According to a new study by researchers at the University of Maryland, the oceans were in the process of cooling for about 1,800 years, before human caused climate change started to reverse that trend.
The researchers looked at 57 previously published studies on ocean water temperature, as well as models of surface temperatures to come to their conclusions. They found that the Earth is currently warming about 20 times faster than it was cooling for those 1,800 years. The study shows just how extensive climate change has been, and just how quickly it’s happened.
The oceans are able to retain a great deal of heat, which normally would help to mitigate climate change over short times, or at smaller scales than current changes. The problem is that humans have had such a huge impact on the Earth’s climate that the oceans simply can’t keep up. As a result of taking in so much CO2, the oceans are becoming acidic, and warmer, and they aren’t capable of doing much more to hold back climate change. And most projections and models don’t see this problem getting better in the future, at least not without serious action by humans very quickly.
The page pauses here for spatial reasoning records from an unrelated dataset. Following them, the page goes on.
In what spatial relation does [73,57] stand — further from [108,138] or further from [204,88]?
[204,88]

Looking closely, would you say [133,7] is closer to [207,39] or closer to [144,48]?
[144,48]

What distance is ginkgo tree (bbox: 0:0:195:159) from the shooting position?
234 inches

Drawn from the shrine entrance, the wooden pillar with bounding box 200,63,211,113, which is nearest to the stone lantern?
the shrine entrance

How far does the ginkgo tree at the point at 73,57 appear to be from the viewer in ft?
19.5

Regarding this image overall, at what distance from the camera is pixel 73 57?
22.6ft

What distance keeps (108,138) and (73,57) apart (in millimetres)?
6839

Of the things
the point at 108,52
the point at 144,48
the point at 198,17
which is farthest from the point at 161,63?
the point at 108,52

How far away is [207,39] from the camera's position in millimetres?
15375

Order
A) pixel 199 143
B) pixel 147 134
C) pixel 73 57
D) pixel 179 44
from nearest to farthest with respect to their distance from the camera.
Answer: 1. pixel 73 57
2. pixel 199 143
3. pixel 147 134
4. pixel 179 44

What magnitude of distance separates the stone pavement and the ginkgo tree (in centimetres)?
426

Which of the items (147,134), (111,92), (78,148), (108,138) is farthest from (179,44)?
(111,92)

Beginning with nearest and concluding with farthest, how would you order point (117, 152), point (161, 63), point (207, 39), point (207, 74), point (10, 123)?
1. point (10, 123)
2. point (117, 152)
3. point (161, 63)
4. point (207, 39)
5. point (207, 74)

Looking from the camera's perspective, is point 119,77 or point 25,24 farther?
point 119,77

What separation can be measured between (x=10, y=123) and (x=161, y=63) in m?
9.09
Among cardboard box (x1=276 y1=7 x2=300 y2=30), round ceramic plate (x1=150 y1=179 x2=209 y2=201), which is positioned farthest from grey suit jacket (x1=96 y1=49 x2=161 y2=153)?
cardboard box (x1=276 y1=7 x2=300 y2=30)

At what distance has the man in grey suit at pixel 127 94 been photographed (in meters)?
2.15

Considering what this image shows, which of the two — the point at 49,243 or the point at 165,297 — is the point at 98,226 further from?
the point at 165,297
However, on the bright side, this study might help us to deal with those future changes. The more we know about how the oceans have changed due to global warming, the better we will be able to predict future changes. Knowing what we can expect form warmer and more acidic oceans can help us adapt to those situations and, hopefully, find ways to help conserve species that will have to deal with those problems more directly than humans. More data also means better predictions about how much the climate will change, and what we need to do in order to slow down or even reverse some of those changes. Know what the oceans can put up with can help us figure out how to limit emissions and make a change.